SHARPE’S TRAFALGAR. Bernard Cornwell. Sharpe’s Trafalgar: Richard Sharpe and the Battle of Trafalgar, October 21, 1805

“I am reading about Penelope,” Lord William said, ignoring the frequent crashes as the enemy shot hacked into the Pucelle. “She is a remarkable woman, is she not?”

“I have always thought as much,” Lady Grace said, opening her eyes.

“The quintessence, would you not say, of fidelity?” Lord William asked.

Grace looked into her husband’s face. He was sitting to her left, perched on the opposite side of the narrow space. He seemed amused. “Her fidelity is always praised,” she said.

“Have you ever wondered, my dear, why I took you to India?” Lord William asked, closing the book after carefully marking his place with what appeared to be a folded letter.

“I hoped it was because I could be of use to you,” she answered.

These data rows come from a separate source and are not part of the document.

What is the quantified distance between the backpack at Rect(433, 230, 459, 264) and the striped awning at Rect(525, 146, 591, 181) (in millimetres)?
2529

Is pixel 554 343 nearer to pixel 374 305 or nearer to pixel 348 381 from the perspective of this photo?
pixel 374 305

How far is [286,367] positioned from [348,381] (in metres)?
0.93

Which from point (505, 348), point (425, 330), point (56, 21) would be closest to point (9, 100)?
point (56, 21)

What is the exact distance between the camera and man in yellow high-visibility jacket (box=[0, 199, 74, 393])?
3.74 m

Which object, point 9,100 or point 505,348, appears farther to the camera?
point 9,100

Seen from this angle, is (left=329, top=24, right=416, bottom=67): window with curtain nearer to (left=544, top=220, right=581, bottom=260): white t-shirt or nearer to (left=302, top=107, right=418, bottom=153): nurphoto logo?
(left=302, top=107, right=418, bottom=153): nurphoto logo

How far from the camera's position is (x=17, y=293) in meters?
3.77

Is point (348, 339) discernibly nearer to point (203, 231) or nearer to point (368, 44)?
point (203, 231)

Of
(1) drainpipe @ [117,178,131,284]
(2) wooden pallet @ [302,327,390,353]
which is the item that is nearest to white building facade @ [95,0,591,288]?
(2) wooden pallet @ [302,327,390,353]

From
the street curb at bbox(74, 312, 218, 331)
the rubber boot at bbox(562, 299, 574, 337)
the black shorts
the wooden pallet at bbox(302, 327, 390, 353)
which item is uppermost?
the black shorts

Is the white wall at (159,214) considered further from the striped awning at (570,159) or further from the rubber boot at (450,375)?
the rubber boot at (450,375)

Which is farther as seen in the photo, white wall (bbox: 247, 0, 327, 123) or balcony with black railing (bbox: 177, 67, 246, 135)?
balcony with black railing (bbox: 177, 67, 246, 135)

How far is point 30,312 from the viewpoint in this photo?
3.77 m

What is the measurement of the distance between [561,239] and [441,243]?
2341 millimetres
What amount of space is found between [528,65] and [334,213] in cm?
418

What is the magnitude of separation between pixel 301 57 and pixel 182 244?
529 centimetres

“And so you were,” Lord William said. “Our necessary visitors were entertained most properly and I have not one single complaint about the manner in which you organized our household.”

Grace said nothing. The rudder, so close behind them, creaked in its pintles. The enemy gunfire was a constant succession of dull thumps, sometimes rising to a thunderous crescendo, then lulling again into the steadier banging.

“But of course,” Lord William went on, “a good servant can run a household quite as well as a wife, if not better. No, my dear, I confess it was not for that reason that I wished you to accompany me, but rather, forgive me, because I feared you would find it hard to imitate Penelope if I were to leave you at home for such a long period.”

Grace, who had been watching the water well and spill from the seam, looked at her husband. “You are offensive,” she said coldly.

Lord William ignored her words. “Penelope, after all,” he went on, “stayed faithful to her husband through all the long years of his exile, but would a modern woman show the same forbearance?” Lord William pretended to mull over this question. “What do you think, my dear?”

“I think,” she said acidly, “that I would need to be married to Odysseus to answer such a question.”

Lord William laughed. “Would you like that, my dear? Would you like to be married to a warrior? Though is Odysseus such a great warrior? It always seems to me that he is a trickster before he is a soldier.”

“He is a hero,” Grace insisted.

“As, I am sure, all husbands are to their wives,” Lord William said placidly, then looked up at the deck beams as a double blow shook the ship. A wave heaved up the stern, making him reach out a hand to steady himself. Feet scraped on the deck above, where the ship’s first wounded were going under the surgeon’s knife. Then a particularly loud crash, sounding very close by, made Lady Grace cry aloud. There was the ominous sound of gushing water that stopped abruptly as the carpenter, finding the hole in the ship’s water line, hammered a shaped plug into the shot hole. Lady Grace wondered how far beneath the water line they were. Five feet? Captain Chase had been certain that no shot could penetrate the lady hole, explaining that the sea water slowed the cannon balls instantly, but the terrible sounds suggested that every part of the Pucelle could be wounded. The ship’s pumps clattered, though once the Pucelle opened fire the men would be too busy at the guns to bother with the pumps. The ship was full of noises: the creaking of the mast roots in the hold, the gurgle of water, the sucking gulps of the pump, the groan-ings of strained timbers, the shriek of the rudder on its metal hangings, the banging of the enemy guns and the tearing crashes of the shots striking home. Lady Grace, assaulted by the cacophony, had one hand at her mouth and the other clasped to her belly where she carried Sharpe’s child.

“We are entirely safe here,” Lord William calmed his wife. “Captain Chase assures me that no one dies beneath the water line. Though when I come to think of it, my dear, poor Braithwaite did just that.” Lord William put his hands together in mock piety. “He was killed beneath the water line,” he intoned.